Aksi ini dilakukan serentak di lima wilayah kota yaitu jakarta utara, selatan, timur, barat, dan pusat sebagai langkah pengendalian spesies invasif yang dinilai merusak ekosistem perairan.
Pramono menyatakan, dominasi ikan sapu-sapu di perairan Jakarta telah mencapai tingkat yang mengkhawatirkan. Keberadaannya dinilai mengganggu keseimbangan ekosistem, khususnya di sungai dan saluran air.
Ikan sapu-sapu mendominasi perairan di Jakarta,”
ujarnya.
Data dari Kementerian Kelautan dan Perikanan (KKP) menunjukkan bahwa populasi ikan sapu-sapu di perairan Jakarta telah mencapai lebih dari 60 persen.
Kondisi tersebut dinilai berpotensi mengancam kelangsungan hidup ikan-ikan lokal.
Pramono menegaskan, langkah penangkapan ini merupakan upaya konkret pemerintah daerah untuk menekan dominasi spesies tersebut agar tidak semakin meluas.
Sementara itu, Direktur Jenderal Perikanan Budidaya KKP, Hayro Rahayu menyampaikan apresiasi terhadap langkah Pemprov DKI Jakarta.
Ia menilai pengendalian ikan sapu-sapu harus dilakukan secara serius karena belum tersedia metode lain yang efektif.
Menurut Hayro, pendekatan biologis belum dapat diterapkan karena tidak ada predator alami yang mampu mengendalikan populasi ikan ini tanpa menimbulkan masalah baru.
Di sisi lain, penggunaan metode kimia juga berisiko merusak lingkungan perairan.
Untuk saat ini, cara paling efektif adalah penangkapan langsung seperti yang dilakukan saat ini,”
ujarnya.
Ikan sapu-sapu merupakan spesies yang berasal dari Sungai Amazon, Amerika Selatan.

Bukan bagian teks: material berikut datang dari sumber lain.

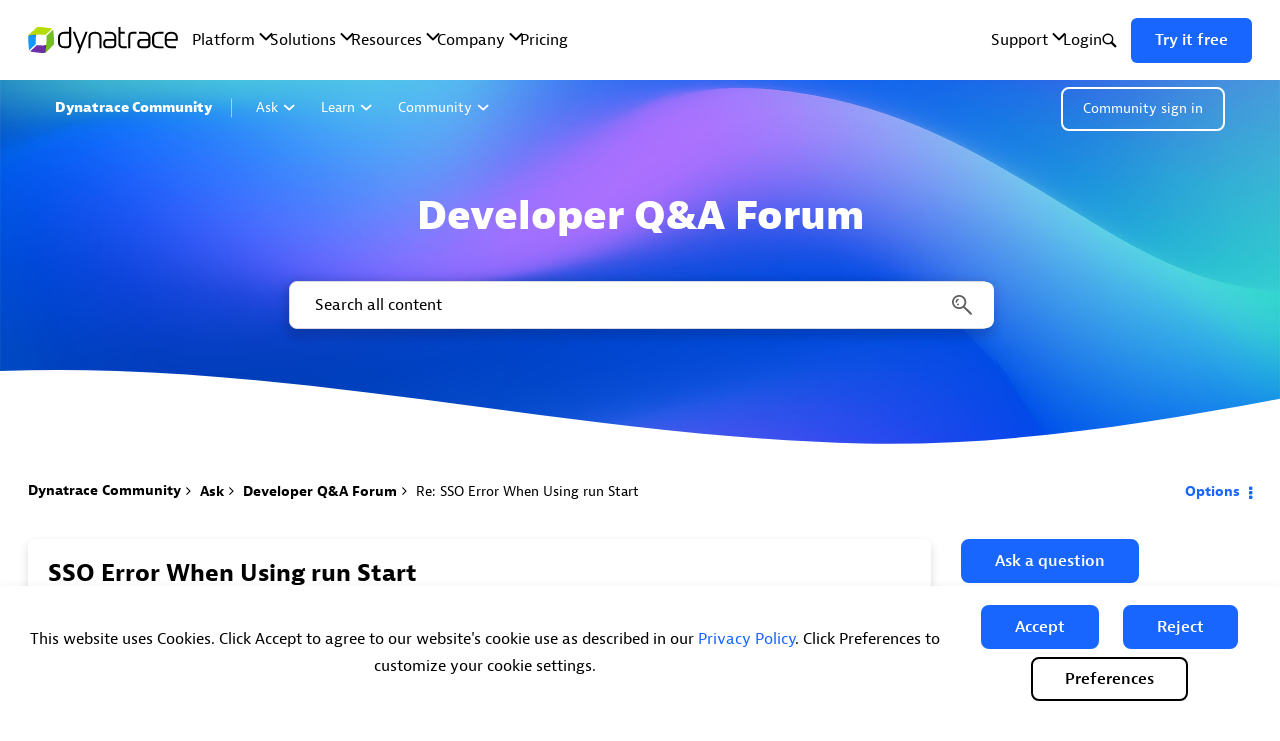

--- FILE ---
content_type: image/svg+xml
request_url: https://community.dynatrace.com/html/assets/Recommended_black.svg
body_size: 363
content:
<?xml version="1.0" encoding="utf-8"?>
<!-- Generator: Adobe Illustrator 27.2.0, SVG Export Plug-In . SVG Version: 6.00 Build 0)  -->
<svg version="1.1" id="Layer_2_00000133528156357440596530000001072782140326322614_"
	 xmlns="http://www.w3.org/2000/svg" xmlns:xlink="http://www.w3.org/1999/xlink" x="0px" y="0px" viewBox="0 0 512 512"
	 style="enable-background:new 0 0 512 512;" xml:space="preserve">
<path d="M379,204.8h-92.2l8.2-57.1c1.2-8.8-3.2-17.3-11.1-21.2L256,112.5l-82,92.2v194.8h151.3c7.8,0,14.9-4.4,18.3-11.3l53.7-107.3
	c1.4-2.9,2.2-6,2.2-9.2v-46.5C399.5,213.9,390.3,204.8,379,204.8L379,204.8z M368.8,269.3L319,368.8H204.8V216.4l58.6-65.9l0.1,0
	l-12.1,84.9h117.4V269.3z"/>
<rect x="112.5" y="204.8" width="30.7" height="194.8"/>
</svg>
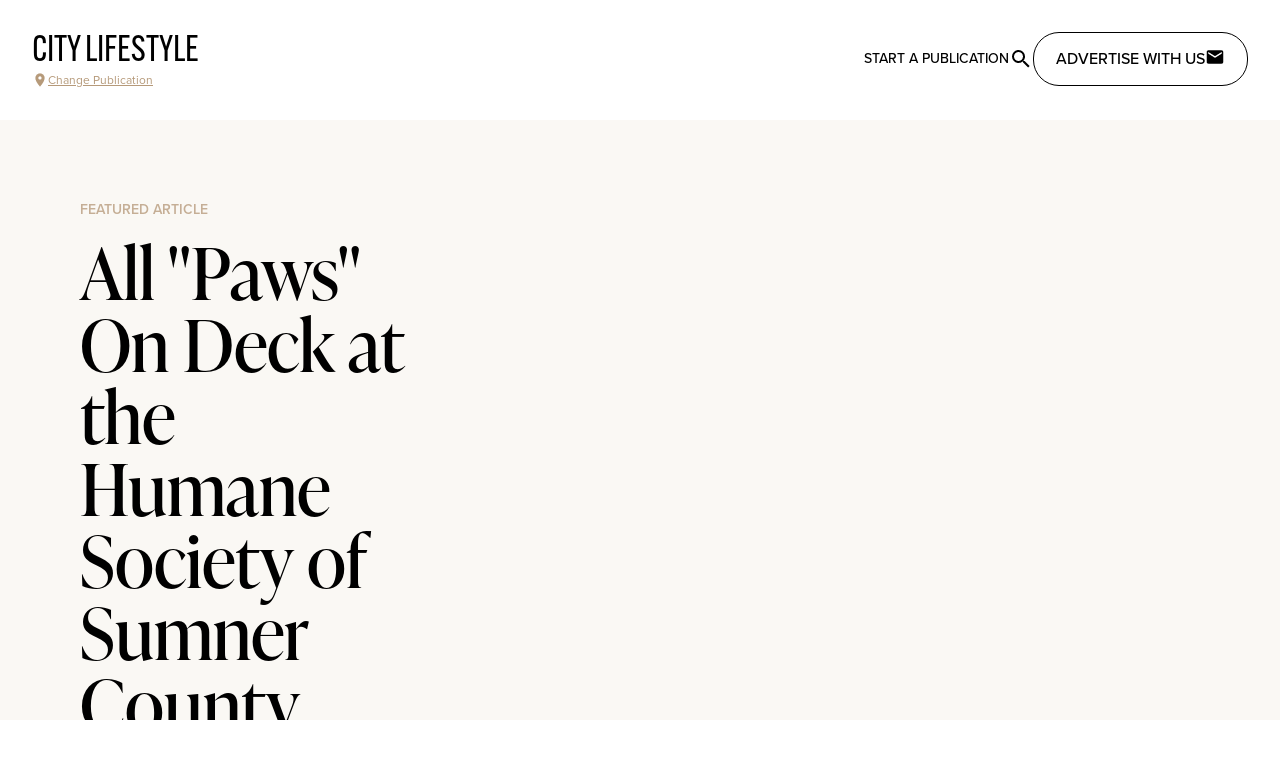

--- FILE ---
content_type: text/javascript
request_url: https://citylifestyle.com/_nuxt/CF7QoKyV.js
body_size: 675
content:
import{d as r,o as s,b as t,F as i,M as u,V as d,Q as p,g as m,k as c}from"./CpUcF0mY.js";const y={class:"col-span-full"},k=["disabled"],b=r({__name:"AsyncList",props:{loading:{type:Boolean,default:!1},count:{default:4,type:Number},skeletonClass:{type:String},hasMore:{type:Boolean,default:!1}},emits:["next"],setup(f,{emit:l}){const n=l;return(e,o)=>(s(),t("ul",null,[e.loading?(s(!0),t(i,{key:0},u(Array.from(Array(e.count).keys()),a=>(s(),t("li",{key:a,class:d(["animate-pulse bg-gray-200",e.skeletonClass])},null,2))),128)):p(e.$slots,"default",{key:1}),m("li",y,[e.hasMore?(s(),t("button",{key:0,type:"button",onClick:o[0]||(o[0]=a=>n("next")),disabled:e.loading,class:"bg-cl-light-900 text-cl-beige-900 w-44 rounded-3xl py-3 px-4 cursor-pointer block mx-auto"}," See More ",8,k)):c("",!0)])]))}});export{b as _};


--- FILE ---
content_type: text/javascript
request_url: https://citylifestyle.com/_nuxt/C_-J8yUq.js
body_size: 535
content:
import{_ as i}from"./BArEMeAs.js";import r from"./C9U3h1B3.js";import{d as p,o as c,p as m,w as l,e as _,g as t}from"./CpUcF0mY.js";const d=t("h2",{class:"text-2xl font-semibold"},"Search for a publication",-1),u=t("p",{class:"text-sm text-gray-400 my-4"}," Start by searching a City or Zip Code and we will show you the publications nearest your search. ",-1),w=p({__name:"PublicationSearchModal",props:{isOpen:{type:Boolean}},emits:["close"],setup(f){return(o,e)=>{const s=i,n=r;return c(),m(n,{"is-open":o.isOpen,size:"md",onClose:e[1]||(e[1]=a=>o.$emit("close"))},{default:l(()=>[d,u,_(s,{onDone:e[0]||(e[0]=a=>o.$emit("close"))})]),_:1},8,["is-open"])}}});export{w as _};


--- FILE ---
content_type: text/javascript
request_url: https://citylifestyle.com/_nuxt/DYfr8hUB.js
body_size: 611
content:
var l=typeof global=="object"&&global&&global.Object===Object&&global,f=typeof self=="object"&&self&&self.Object===Object&&self,g=l||f||Function("return this")(),r=g.Symbol,n=Object.prototype,s=n.hasOwnProperty,j=n.toString,e=r?r.toStringTag:void 0;function y(t){var a=s.call(t,e),i=t[e];try{t[e]=void 0;var b=!0}catch{}var c=j.call(t);return b&&(a?t[e]=i:delete t[e]),c}var S=Object.prototype,T=S.toString;function d(t){return T.call(t)}var O="[object Null]",u="[object Undefined]",o=r?r.toStringTag:void 0;function p(t){return t==null?t===void 0?u:O:o&&o in Object(t)?y(t):d(t)}function m(t){return t!=null&&typeof t=="object"}var v="[object Symbol]";function w(t){return typeof t=="symbol"||m(t)&&p(t)==v}export{r as S,w as a,p as b,m as i,g as r};


--- FILE ---
content_type: text/javascript
request_url: https://citylifestyle.com/_nuxt/BCIKqWUh.js
body_size: 2
content:
import{_ as o}from"./DfjDwbwV.js";import"./DDScyXb_.js";import"./lpPBqg7r.js";import"./CpUcF0mY.js";import"./DcXNP0Fp.js";export{o as default};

Ikan ini dikenal memiliki daya tahan tinggi serta kemampuan beradaptasi yang baik di berbagai kondisi perairan.
Selain itu, ikan sapu-sapu bersifat omnivora dan kerap memakan telur ikan lain, sehingga mempercepat penurunan populasi spesies lokal.
Tingkat reproduksinya juga tinggi, dengan kemampuan menghasilkan 100 hingga 300 telur dalam sekali pemijahan.
Pemprov DKI Jakarta berharap kegiatan ini dapat menekan populasi ikan sapu-sapu sekaligus memulihkan keseimbangan ekosistem perairan di wilayah ibu kota.